Spectrograms and speech processing

Last update : July 24, 2022

Spectrograms are visual representations of the spectrum of frequencies in a sound or other signal as they vary with time (or with some other variable). Spectrograms can be used to identify spoken words phonetically. The instrument that generates a spectrogram is called a spectrograph.

Spectrograms are approximated as a filterbank that results from a series of bandpass filters or calculated from the time signal using the Fast Fourier Transform (FFT).

FFT is an algorithm to compute the Discrete Fourier Transform (DFT) and its inverse. A significative parameter of the DFT is the choice of the Window Function. In signal processing, a window function is a mathematical function that is zero-valued outside of some chosen interval. The following window functions are common for spectrograms :

I recorded a sound example.wav file with my name spoken three times, to use as test file for different spectrogram software programs.

Real-Time Spectrogram Software

There are some great software programs to perform a spectrogram for speech analysis in realtime or with recorded sound files :

  • Javascript Spectrogram
  • Wavesurfer
  • Spectrogram16
  • SFS / RTGRAM
  • Audacity
  • RTS
  • STRAIGHT
  • iSound

Javascript Spectrogram

Jan Schnupp, sensory neuroscientist, former Professor at the Department of Physiology, Anatomy and Genetics within the Division of Medical Sciences at the University of Oxford, developed an outstanding javascript program to calculate and display a real-time spectrogram in a webpage, from the input to the computer’s microphone. It requires a browser which supports HTML5 and web audio and it requires also WebRTC, which is supported in recent versions of Chrome, Firefox and Opera browsers. WebRTC is a free, open project that enables web browsers with Real-Time Communications (RTC) capabilities via simple JavaScript APIs.

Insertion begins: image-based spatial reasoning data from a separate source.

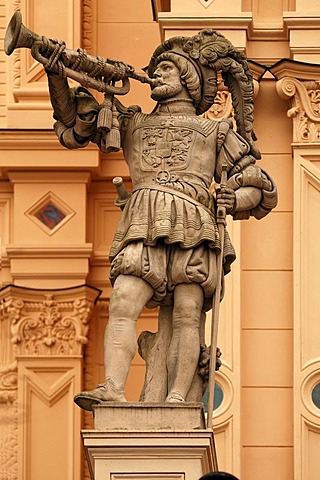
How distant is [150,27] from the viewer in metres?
21.8

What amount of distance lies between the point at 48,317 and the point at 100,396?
710 centimetres

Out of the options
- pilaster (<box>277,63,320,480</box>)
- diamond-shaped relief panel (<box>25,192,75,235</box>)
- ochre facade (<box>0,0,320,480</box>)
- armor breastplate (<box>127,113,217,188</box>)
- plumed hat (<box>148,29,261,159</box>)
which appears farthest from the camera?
diamond-shaped relief panel (<box>25,192,75,235</box>)

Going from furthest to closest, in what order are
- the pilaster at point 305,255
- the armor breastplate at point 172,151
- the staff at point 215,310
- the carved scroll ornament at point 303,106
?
the carved scroll ornament at point 303,106 < the pilaster at point 305,255 < the armor breastplate at point 172,151 < the staff at point 215,310

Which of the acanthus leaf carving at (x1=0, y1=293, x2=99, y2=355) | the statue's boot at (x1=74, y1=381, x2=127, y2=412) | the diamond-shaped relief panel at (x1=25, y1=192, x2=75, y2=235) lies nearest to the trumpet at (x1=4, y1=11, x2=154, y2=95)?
Result: the statue's boot at (x1=74, y1=381, x2=127, y2=412)

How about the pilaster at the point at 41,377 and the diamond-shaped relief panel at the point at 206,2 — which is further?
the pilaster at the point at 41,377

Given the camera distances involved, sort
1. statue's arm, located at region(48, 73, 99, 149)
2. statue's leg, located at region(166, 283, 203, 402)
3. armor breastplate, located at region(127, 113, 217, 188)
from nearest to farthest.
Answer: statue's leg, located at region(166, 283, 203, 402) → armor breastplate, located at region(127, 113, 217, 188) → statue's arm, located at region(48, 73, 99, 149)

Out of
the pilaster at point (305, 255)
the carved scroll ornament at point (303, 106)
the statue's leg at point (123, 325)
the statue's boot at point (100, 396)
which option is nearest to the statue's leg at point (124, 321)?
the statue's leg at point (123, 325)

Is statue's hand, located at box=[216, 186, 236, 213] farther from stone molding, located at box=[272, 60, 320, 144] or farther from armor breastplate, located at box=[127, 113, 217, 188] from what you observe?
stone molding, located at box=[272, 60, 320, 144]

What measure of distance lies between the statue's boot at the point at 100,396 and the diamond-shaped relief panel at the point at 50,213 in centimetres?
728

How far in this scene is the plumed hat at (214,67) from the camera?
14703mm

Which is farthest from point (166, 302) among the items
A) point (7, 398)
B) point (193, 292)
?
point (7, 398)

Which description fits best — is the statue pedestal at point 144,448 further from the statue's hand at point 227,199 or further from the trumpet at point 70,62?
the trumpet at point 70,62

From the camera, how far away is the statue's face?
575 inches

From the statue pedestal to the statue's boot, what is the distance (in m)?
0.11
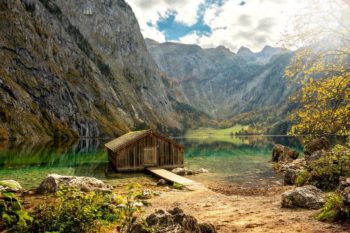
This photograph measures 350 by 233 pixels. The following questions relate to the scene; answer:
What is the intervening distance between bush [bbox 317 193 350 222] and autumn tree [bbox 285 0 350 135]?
9.98ft

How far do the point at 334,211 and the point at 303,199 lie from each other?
4.00 m

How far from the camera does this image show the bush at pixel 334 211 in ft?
44.8

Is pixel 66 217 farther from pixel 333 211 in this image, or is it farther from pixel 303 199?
pixel 303 199

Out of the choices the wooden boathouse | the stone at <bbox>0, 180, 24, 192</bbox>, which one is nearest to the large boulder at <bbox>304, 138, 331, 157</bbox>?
the wooden boathouse

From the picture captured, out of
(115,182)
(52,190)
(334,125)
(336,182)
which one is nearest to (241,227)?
(334,125)

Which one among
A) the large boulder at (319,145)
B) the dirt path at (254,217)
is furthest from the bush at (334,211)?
the large boulder at (319,145)

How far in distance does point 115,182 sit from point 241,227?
26371 millimetres

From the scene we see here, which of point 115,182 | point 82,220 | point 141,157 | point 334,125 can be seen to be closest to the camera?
point 82,220

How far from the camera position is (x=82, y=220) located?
10.3m

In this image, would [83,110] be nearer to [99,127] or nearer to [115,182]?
[99,127]

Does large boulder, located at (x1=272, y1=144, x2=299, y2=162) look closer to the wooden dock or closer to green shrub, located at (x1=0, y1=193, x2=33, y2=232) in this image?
the wooden dock

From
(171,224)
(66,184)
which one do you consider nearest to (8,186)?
(171,224)

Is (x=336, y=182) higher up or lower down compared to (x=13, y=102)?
lower down

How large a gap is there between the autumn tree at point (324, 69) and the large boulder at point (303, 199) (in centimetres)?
356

Javascript spectrogram with 3x voice sound "Marco Barnig"

Javascript realtime spectrogram with 3x voice input “Marco Barnig” by microphone

Jan Schnupp  is currently Professor of Neuroscience at the City University of Hong Kong. He is also the author of the website howyourbrainworks.net offering free, accessible introductory online lecture courses to neuroscience.
[HTML1]

Wafesurfer

WaveSurfer is an open source multiplatform tool for sound visualization and manipulation. Typical applications are speech/sound analysis and sound annotation/transcription. WaveSurfer may be extended by plug-ins as well as embedded in other applications. A comprehensive user manual and numerous tutorials for Wavesurfer are available on the net.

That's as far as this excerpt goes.